Investors took the data, in their stride, with stocks climbing modestly for the week. Dow Jones advanced 0.9% to 15,791, while the S&P 500 Index rose 0.5% to 1,770. The Nasdaq Composite was down fractionally to 3,919.
In fixed income markets, Treasury yields rose as prices correspondingly fell (with the 10-year Treasury moving from 2.62% to 2.75%), largely due to growing speculation that the Federal Reserve would soon announce its long-awaited plans to begin tapering its asset-purchase program.
Russ Koesterich, BlackRock’s global chief investment strategist says the common theme across all three sets of data was that the US economy is improving, but "remains troubled by the long-term structural problems of slow wage growth, weak consumption and a shrinking labour force".
Certainly the headline numbers were impressive, with the economy unexpectedly accelerating to a 2.8% growth rate in the third quarter and with a higher-than expected 204,000 new jobs created last month. But Koesterich cautions: “ A look behind the numbers showed some troubling signs. Much of the acceleration in growth last quarter can be attributed to a temporary build-up in inventories.
“Furthermore, both the GDP report and the jobs report painted a picture of an economy that is not creating jobs fast enough to put any real upward pressure on wages—a fact that is hurting consumer spending.”

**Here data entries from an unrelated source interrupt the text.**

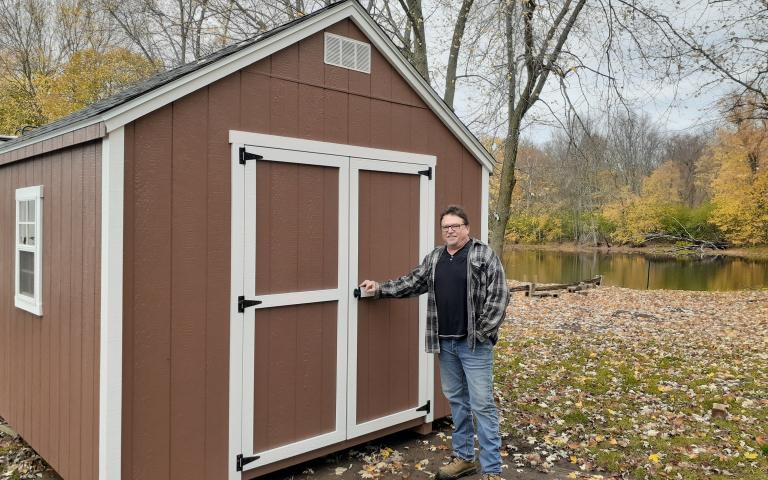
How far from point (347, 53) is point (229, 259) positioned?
193 centimetres

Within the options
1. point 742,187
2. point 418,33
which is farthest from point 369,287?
point 742,187

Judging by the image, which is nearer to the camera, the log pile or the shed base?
the shed base

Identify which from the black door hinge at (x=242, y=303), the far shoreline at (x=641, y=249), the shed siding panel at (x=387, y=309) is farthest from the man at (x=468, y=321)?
the far shoreline at (x=641, y=249)

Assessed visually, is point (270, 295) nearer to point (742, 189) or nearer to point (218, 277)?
point (218, 277)

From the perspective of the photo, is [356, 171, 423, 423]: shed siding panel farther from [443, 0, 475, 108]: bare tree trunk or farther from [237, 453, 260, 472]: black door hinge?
[443, 0, 475, 108]: bare tree trunk

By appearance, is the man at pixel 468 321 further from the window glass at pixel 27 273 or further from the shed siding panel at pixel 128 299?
the window glass at pixel 27 273

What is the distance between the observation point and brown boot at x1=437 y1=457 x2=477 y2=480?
13.8ft

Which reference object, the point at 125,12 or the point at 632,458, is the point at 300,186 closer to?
the point at 632,458

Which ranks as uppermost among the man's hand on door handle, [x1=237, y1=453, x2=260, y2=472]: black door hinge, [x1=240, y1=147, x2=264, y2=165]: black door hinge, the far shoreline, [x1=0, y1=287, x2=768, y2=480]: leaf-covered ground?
[x1=240, y1=147, x2=264, y2=165]: black door hinge

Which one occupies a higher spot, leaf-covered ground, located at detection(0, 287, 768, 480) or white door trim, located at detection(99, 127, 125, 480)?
white door trim, located at detection(99, 127, 125, 480)

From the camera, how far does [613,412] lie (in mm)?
5730

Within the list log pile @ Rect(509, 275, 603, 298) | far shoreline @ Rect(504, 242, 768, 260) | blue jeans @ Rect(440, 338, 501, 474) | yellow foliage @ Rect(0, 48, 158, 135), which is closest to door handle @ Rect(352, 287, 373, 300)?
blue jeans @ Rect(440, 338, 501, 474)

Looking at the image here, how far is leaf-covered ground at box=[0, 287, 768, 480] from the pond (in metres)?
12.2

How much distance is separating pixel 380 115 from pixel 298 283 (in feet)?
5.29
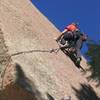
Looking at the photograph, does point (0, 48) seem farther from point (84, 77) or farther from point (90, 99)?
point (84, 77)

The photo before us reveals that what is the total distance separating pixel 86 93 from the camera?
1358cm

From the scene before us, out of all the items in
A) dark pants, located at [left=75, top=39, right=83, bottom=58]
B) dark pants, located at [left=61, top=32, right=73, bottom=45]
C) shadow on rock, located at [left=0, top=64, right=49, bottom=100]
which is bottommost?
shadow on rock, located at [left=0, top=64, right=49, bottom=100]

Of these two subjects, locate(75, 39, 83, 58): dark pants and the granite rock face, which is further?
locate(75, 39, 83, 58): dark pants

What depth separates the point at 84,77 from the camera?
596 inches

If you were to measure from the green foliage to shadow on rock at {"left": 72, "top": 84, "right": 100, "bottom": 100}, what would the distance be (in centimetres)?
47

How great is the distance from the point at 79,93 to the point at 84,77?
7.30 feet

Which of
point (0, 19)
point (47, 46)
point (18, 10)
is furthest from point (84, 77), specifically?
point (0, 19)

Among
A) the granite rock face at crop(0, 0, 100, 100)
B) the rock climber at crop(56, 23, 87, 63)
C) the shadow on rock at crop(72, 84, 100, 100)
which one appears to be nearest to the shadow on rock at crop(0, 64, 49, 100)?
the granite rock face at crop(0, 0, 100, 100)

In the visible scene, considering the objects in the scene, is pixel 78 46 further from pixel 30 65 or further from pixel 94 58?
pixel 30 65

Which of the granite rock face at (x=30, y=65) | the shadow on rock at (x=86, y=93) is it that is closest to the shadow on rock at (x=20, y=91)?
the granite rock face at (x=30, y=65)

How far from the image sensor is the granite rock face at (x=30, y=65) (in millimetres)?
10414

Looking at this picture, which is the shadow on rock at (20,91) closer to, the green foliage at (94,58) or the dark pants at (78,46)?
the green foliage at (94,58)

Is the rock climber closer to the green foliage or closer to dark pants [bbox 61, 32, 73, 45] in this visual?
dark pants [bbox 61, 32, 73, 45]

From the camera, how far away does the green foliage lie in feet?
41.2
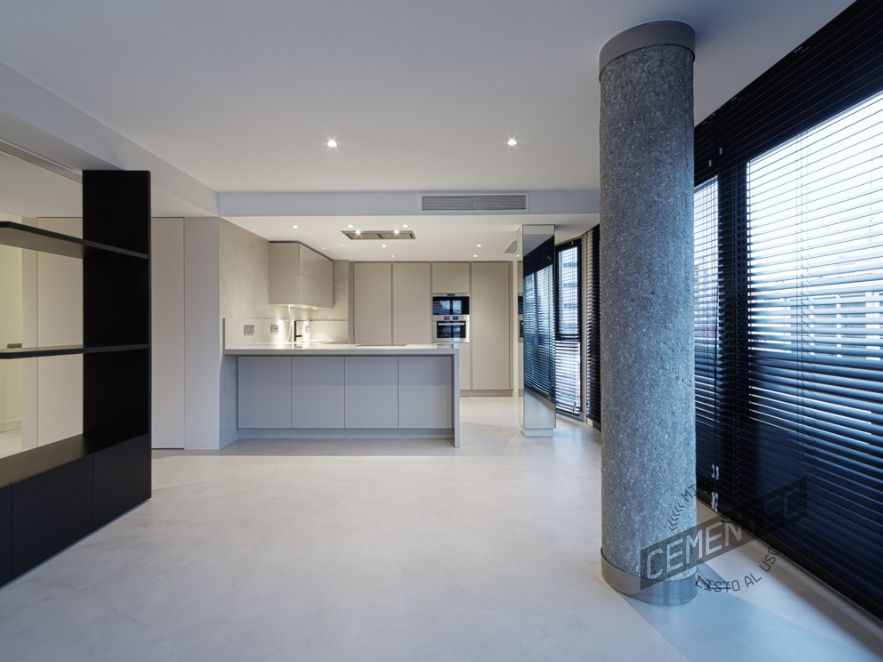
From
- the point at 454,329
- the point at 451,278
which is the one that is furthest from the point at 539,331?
the point at 451,278

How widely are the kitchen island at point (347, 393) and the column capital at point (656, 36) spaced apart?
3402 mm

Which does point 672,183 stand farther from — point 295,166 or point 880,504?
point 295,166

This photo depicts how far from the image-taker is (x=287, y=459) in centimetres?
433

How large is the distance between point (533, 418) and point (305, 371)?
8.36ft

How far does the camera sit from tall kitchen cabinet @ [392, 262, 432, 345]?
794 cm

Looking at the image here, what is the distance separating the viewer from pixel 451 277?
7.94m

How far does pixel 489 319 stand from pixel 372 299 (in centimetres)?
201

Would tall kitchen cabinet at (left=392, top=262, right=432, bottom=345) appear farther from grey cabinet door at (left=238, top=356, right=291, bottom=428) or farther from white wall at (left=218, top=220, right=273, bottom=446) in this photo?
grey cabinet door at (left=238, top=356, right=291, bottom=428)

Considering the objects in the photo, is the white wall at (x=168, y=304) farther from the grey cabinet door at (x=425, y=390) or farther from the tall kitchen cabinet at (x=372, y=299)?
the tall kitchen cabinet at (x=372, y=299)

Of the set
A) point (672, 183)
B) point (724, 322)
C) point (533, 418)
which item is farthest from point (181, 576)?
point (533, 418)

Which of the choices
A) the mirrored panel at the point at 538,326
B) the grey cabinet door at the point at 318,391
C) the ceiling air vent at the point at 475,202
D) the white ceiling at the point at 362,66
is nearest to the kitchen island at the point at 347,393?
the grey cabinet door at the point at 318,391

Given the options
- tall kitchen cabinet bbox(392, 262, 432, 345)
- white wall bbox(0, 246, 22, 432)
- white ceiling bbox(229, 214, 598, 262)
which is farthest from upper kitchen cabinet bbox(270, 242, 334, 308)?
white wall bbox(0, 246, 22, 432)

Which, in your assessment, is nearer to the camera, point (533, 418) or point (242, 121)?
point (242, 121)

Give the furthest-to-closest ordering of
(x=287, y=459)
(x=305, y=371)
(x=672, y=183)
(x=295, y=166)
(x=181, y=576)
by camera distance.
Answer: (x=305, y=371) < (x=287, y=459) < (x=295, y=166) < (x=181, y=576) < (x=672, y=183)
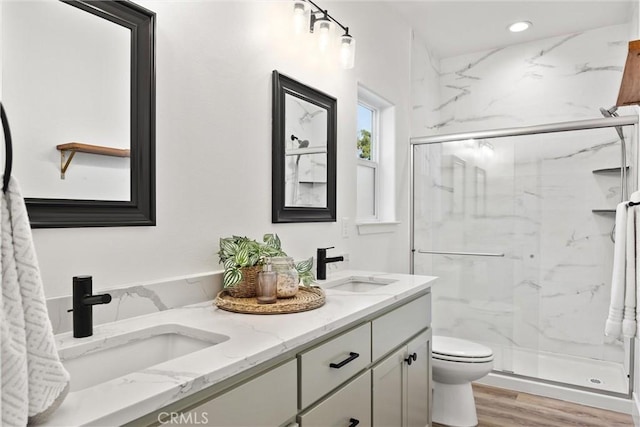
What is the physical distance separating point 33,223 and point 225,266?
0.60m

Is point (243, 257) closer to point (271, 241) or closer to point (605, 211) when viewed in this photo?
point (271, 241)

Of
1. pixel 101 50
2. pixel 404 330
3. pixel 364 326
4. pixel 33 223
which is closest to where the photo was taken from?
pixel 33 223

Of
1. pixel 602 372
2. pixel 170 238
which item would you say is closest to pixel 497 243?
pixel 602 372

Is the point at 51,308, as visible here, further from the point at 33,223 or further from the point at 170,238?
the point at 170,238

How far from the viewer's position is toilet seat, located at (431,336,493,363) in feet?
7.83

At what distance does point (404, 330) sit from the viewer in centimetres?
182

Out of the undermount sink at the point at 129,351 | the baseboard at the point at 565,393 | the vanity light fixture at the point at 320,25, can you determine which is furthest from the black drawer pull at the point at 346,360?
the baseboard at the point at 565,393

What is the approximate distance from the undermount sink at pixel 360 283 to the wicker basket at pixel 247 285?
64 cm

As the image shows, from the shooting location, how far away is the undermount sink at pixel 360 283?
2.11 metres

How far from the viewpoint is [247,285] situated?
1.51m

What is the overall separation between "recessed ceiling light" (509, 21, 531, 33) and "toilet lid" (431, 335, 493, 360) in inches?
94.2

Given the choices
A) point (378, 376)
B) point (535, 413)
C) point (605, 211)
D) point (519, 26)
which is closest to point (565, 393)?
point (535, 413)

He adds that while the dynamic of modest growth and stagnant wages is not benefiting many households, it is proving to be a boon for corporate earnings: “We’re well into the third-quarter earnings season, and so far we’ve seen almost 75% of companies beat earnings estimates, while just over half have experienced better-than forecasted sales. In other words, while only about half of the companies have been able to beat their top-line forecasts, many more have delivered impressive bottom-line results—thanks in large part to slow wage growth.
“This strong trend in corporate earnings has been a key factor in supporting this year’s rally in stocks. We believe this can continue into 2014, although higher rates suggest that any gains are likely to be accompanied by more volatility.”
Looking ahead, Koesterich reckons the current dynamics for the US —slow but improving growth, muted spending, low inflation, and a slow grind higher in real interest rates— will persist at least into early 2014.
“We would be most cognizant of that last factor [rising real interest rates] when thinking about portfolio construction. While we do not expect interest rates to rise quickly or dramatically, we do think they are headed higher, which would represent a significant obstacle for certain asset classes.”
As such, Koesterich suggests investors underweight those areas of the market that are most sensitive to increases in interest rates – US Treasuries and Treasury Inflation Protected Securities (TIPS) would be at the top of that list – but stocks that serve as proxies for the bond market and gold also warrant some caution. He says: For stocks, we’re thinking specifically of the consumer staples and utilities sectors. Both came under pressure [last] Friday when bonds sold off, a not-uncommon trend.
As for gold, he believes the precious metal has a place in investors’ portfolios, but notes that an environment of rising real rates tends to be a headwind for gold. Since late October, for example, real rates have climbed roughly 20 basis points, and at the same time, gold prices dropped approximately 4% to 5%.